- VHS cover
- Directed by: Paul W. Kener
- Written by: Kipp Boden
- Produced by: Paul W. Kener
- Starring: Bridget Agnew Ron Berger Gil Van Waggoner Pat Comer
- Production companies: Talking Pictures, Inc.
- Release date: July 11, 1979;
- Running time: 99 minutes
- Country: United States
- Language: English
- Budget: $500,000

= Savage Water =

1979 American horror film

Savage Water is a 1979 American thriller horror film co-produced and directed by Paul W. Kener and written by Kipp Boden.
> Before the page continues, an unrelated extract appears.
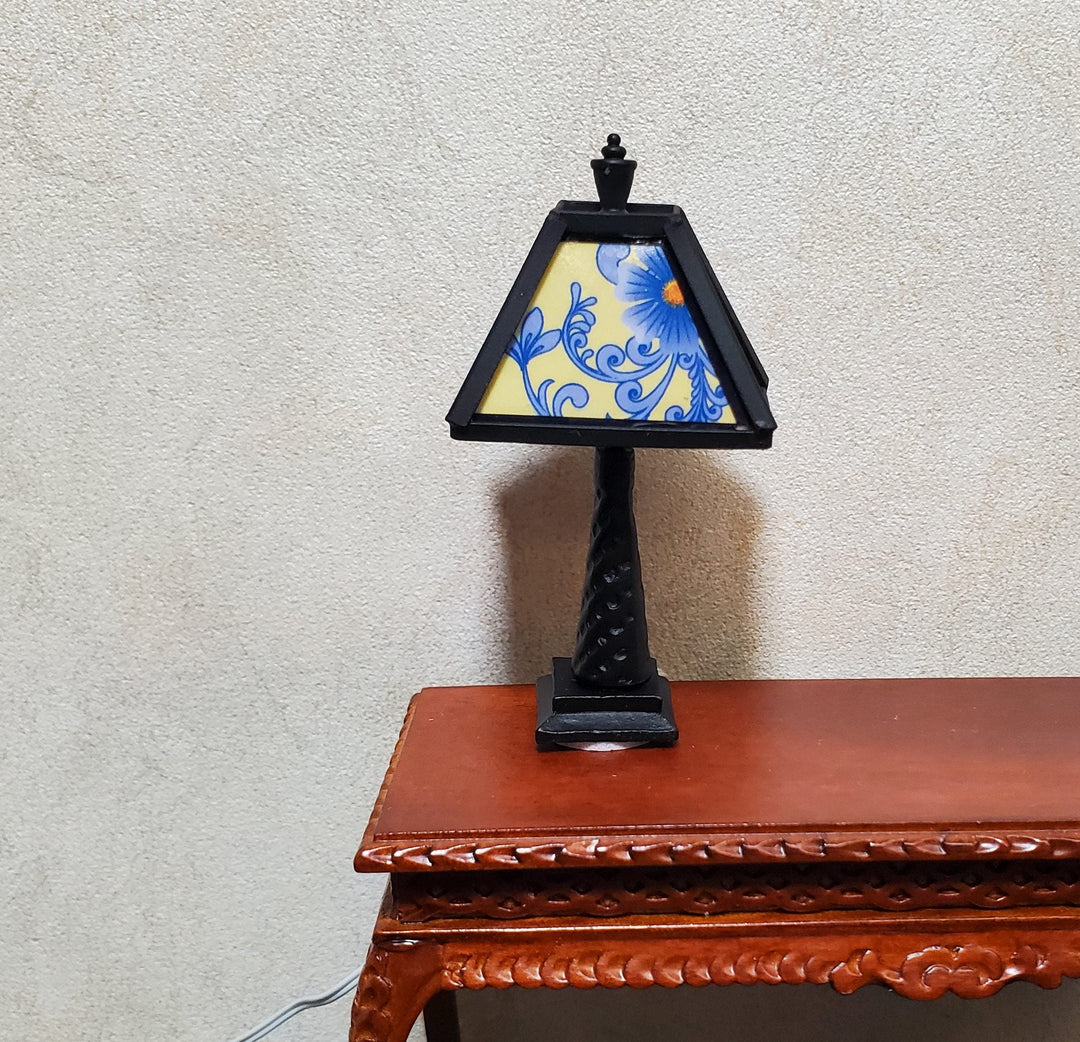 Dollhouse Miniature Table Lamp Arts & Crafts Craftsman Style 1:12 Scale 12 volt - MiniatureCrush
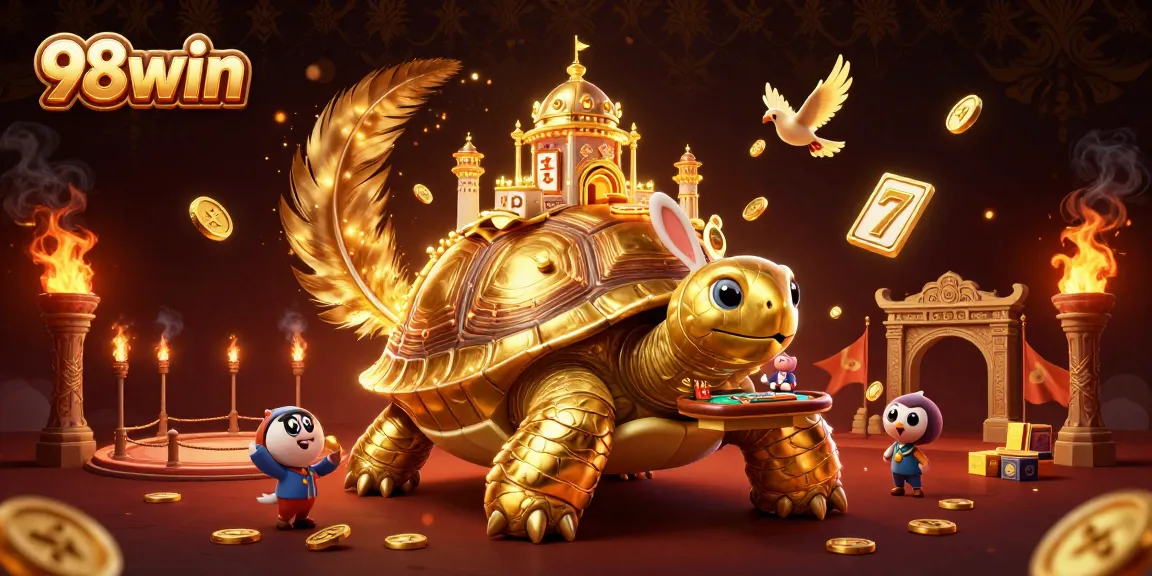 Play engaging games at 98win with a vibrant scene illustrating a golden tortoise casino.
It stars Bridget Agnew, Ron Berger, Gil Van Waggoner, Pat Comer, Dewa DeAnne, Gene Eubanks, Kener, and Clayton King.

==Premise==
A group of people are vacationing in the Grand Canyon, where they paddle through the Colorado River on a white water rafting tour run by a man named Dave Savage. As the trip goes on, the vacationers fall prey to a mysterious killer.

==Production==
Savage Water was filmed on location in the Grand Canyon and along the Colorado River in Utah, between Lees Ferry and Lake Mead. Filming also took place in the Cataract Canyon between the cities of Moab and Hite, as well as at the Apache Motel in Moab and the Sandy, Utah Court House. Screenwriter Kipp Boden was an actual Utah river runner.
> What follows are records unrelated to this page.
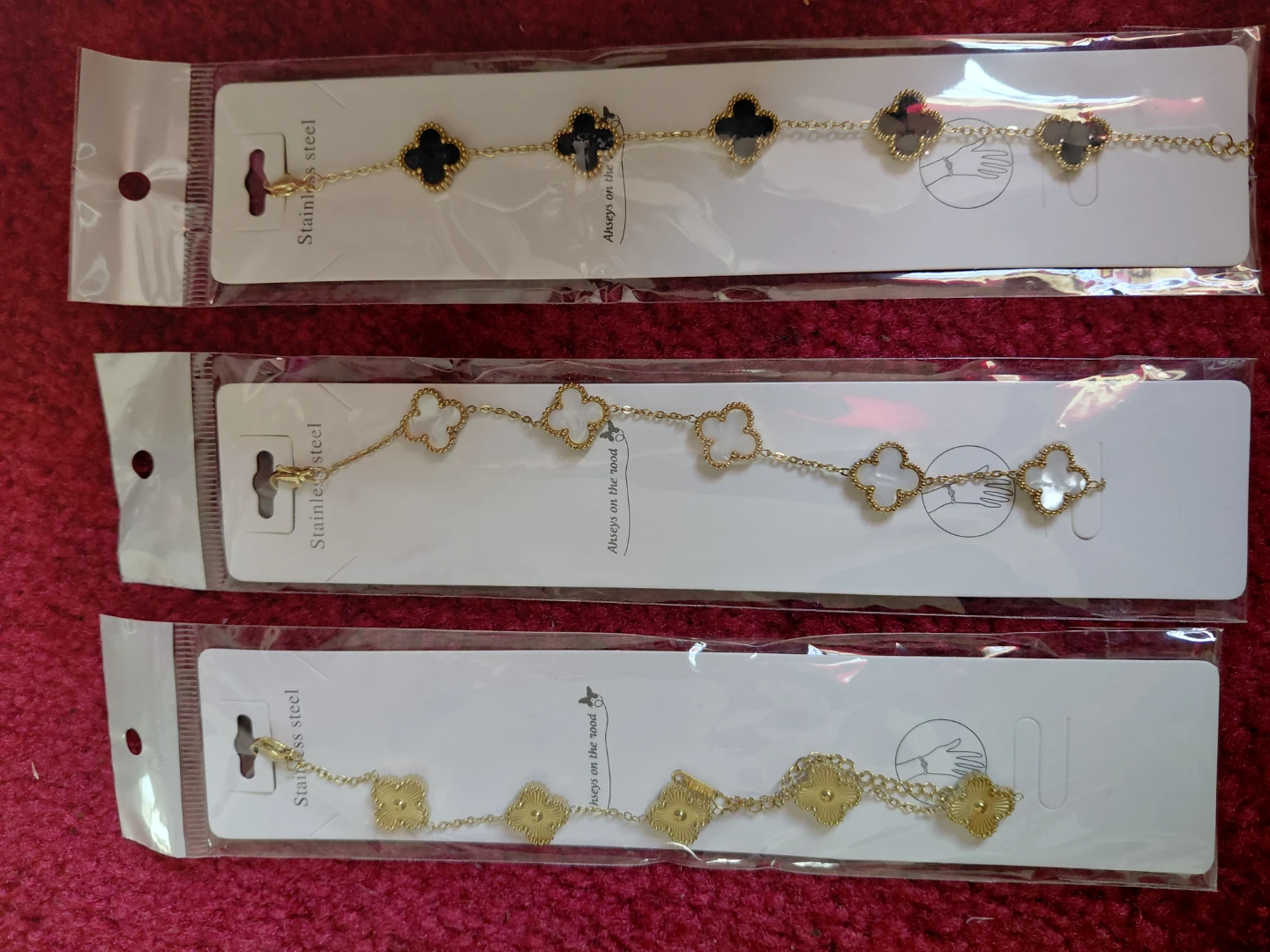 Stainless Steel Clover Bracelets - Set of 3 - photo 5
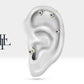 Kalp Safir Piercing, 8 MM , 1.2 MM, 14K Sarı-Beyaz-Kırmızı Altın | LP00017S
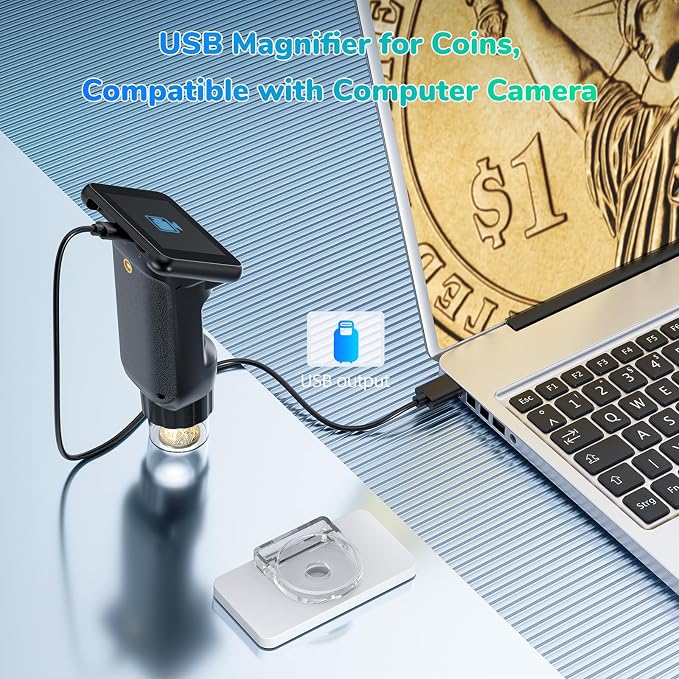LM013 Portable Digital Microscope with 2.8" LCD Screen | 1080 FHD Video, 12MP Handheld Microscope for Kids, 120X USB Coin Magnifier for Adults, 8 LED, Microscope Slides, PC View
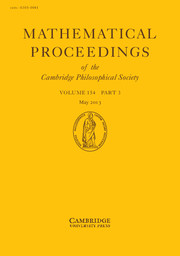 Mathematical Proceedings of the Cambridge Philosophical Society Volume 154 - Issue 3 -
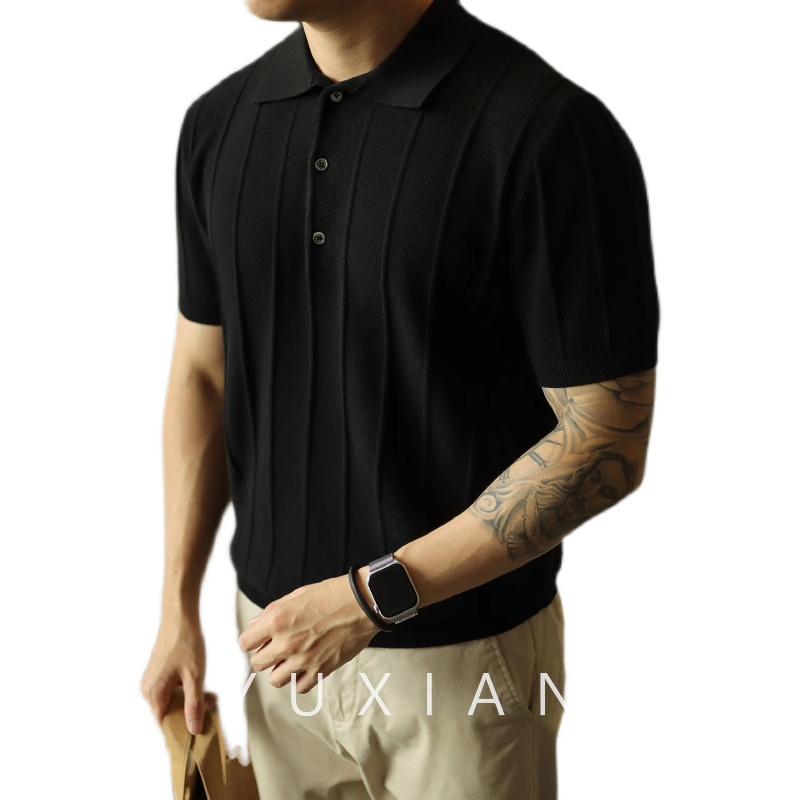 Áo Thun POLO Dệt Kim Tay Ngắn Màu Sắc Tươi Sáng Phong Cách Retro Cho Nam Giới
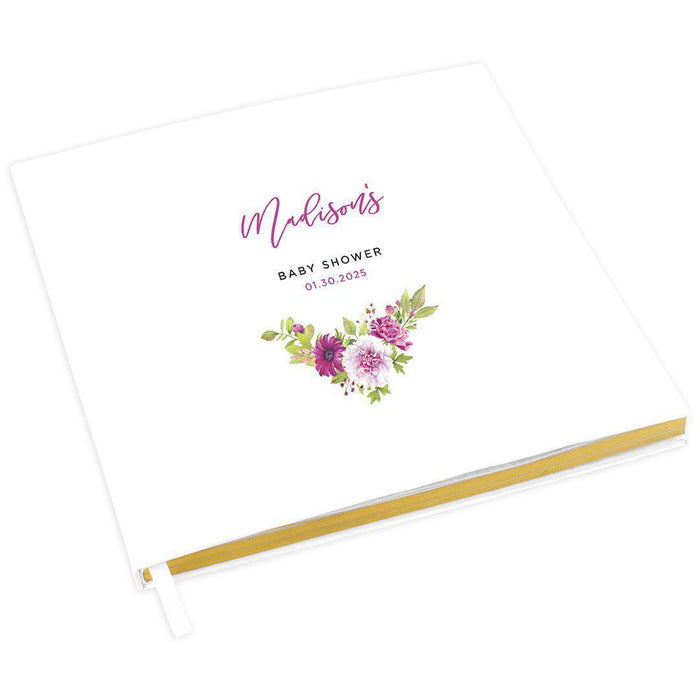 Custom Baby Shower Guestbook with Gold Accents, White Guest Sign in Registry, Design 1-Set of 1-Andaz Press-Fuchsia Florals-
Savage Water was the last of four films produced by director Paul W. Kener's company Talking Pictures, Inc.

===Music===
The film's theme music was provided by Doug Warr, and Kener's wife Karen and her band the KC Classics performed the song "Sherrie", which is used in the film.

==Release==
Savage Water premiered on July 11, 1979, at the Grand Cinema in Moab, Utah, on a double bill with The Wendigo, another film produced by Talking Pictures.

==Home media==
In May 2013, the film was released on DVD by Vinegar Syndrome as a double feature with the 1971 film Death by Invitation.